Currently, the S&P 500 is 4.4% below its prior closing high; the Dow Jones Industrial Average is 6.8% below its prior closing high; and the S&P Midcap 400 Index is 1.4% below its prior closing high.
If things heated up today, the S&P 400 would have a small chance of hitting record territory. At the moment, though, there isn't much of a basis to think things will heat up so dramatically that the S&P 400 will be in record territory by the closing bell.
The S&P 500 futures are currently unchanged; the Nasdaq 100 futures are up eight points; and the Dow Jones Industrial Average futures are down four points.
Rather than heating up, things have cooled down on the buying front after a two-day splurge that saw the S&P 500 increase 1.5% and the Nasdaq Composite increase 2.2%.
There are some individual movers of note, like Twitter (TWTR), which is up 4.0% on the news that it will be added to the S&P 500 before the open on June 7, and Navistar (NAV), which is up 3.7% after impressing investors with its fiscal second quarter results and outlook. Starbucks (SBUX), meanwhile, is down 1.0% following the news Howard Schultz will be stepping down as Chairman to pursue other interests.
Movement at the index level, however, is quite subdued.
The latter is understandable as some of the market's skeletons are reaching a hand or two out of the closet.
Italy's new prime minister called for a universal basic income, a fairer tax system, and the EU to review sanctions against Russia in his inaugural address. The yield on Italy's 10-yr BTP has risen 13 basis points to 2.68% in the wake of his remarks.
Meanwhile, NEC Director Kudlow has talked up the possibility in a FOX News interview of the U.S. perhaps having bilateral trade talks with Canada and Mexico as the NAFTA negotiations remain bogged down.
Maybe that works and maybe it doesn't. The halting factor is that it feeds into the uncertainty about what will ultimately happen with NAFTA; hence, it has acted as a headline headwind in the early going.
There haven't been any new developments of note on trade dealings with China, so the status quo of uncertainty remains in place there.

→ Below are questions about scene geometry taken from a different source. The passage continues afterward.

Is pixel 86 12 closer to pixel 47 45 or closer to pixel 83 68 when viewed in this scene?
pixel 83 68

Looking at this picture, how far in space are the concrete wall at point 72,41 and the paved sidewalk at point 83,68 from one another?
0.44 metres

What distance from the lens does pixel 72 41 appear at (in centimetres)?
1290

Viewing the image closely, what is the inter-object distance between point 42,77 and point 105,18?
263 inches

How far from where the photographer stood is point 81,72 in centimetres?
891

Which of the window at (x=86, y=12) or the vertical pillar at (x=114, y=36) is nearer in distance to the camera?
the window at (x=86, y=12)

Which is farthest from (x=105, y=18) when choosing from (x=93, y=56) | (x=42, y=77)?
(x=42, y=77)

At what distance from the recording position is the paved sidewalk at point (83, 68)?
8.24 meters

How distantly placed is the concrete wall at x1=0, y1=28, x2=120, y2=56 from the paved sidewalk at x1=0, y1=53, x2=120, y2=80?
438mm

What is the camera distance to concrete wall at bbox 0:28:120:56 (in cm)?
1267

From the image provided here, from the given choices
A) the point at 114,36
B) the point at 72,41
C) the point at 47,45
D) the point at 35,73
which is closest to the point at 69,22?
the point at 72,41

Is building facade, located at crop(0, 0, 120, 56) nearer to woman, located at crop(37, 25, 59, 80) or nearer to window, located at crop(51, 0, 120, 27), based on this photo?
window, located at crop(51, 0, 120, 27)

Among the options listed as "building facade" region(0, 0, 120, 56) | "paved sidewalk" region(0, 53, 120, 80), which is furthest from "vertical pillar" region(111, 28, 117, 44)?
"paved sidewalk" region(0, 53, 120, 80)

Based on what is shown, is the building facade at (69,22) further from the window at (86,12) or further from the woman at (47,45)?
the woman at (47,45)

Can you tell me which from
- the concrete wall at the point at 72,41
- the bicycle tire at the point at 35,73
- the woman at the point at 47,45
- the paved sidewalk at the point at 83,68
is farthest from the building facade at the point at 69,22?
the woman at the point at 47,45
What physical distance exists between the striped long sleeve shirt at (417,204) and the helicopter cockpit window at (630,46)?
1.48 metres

Separately, oil prices ($64.46, -$0.29, -0.5%) continue to backslide, pushed lower this morning by a Bloomberg article that suggests the U.S. reportedly lobbied Saudi Arabia and other OPEC nations to increase production by 1 million barrels per day as part of an effort to combat rising gas prices.
The oil price weakness could continue to be a pressure point for energy-related stocks, which were notable underperformers on Monday.
Today's economic data lineup includes the ISM Non-Manufacturing Index for May (Briefing.com consensus 58.0; Prior 56.8) and the JOLTS - Job Openings Report for April (Prior 6.55 million). Both reports will be released at 10:00 a.m. ET, yet neither has an illustrious reputation for being a market mover.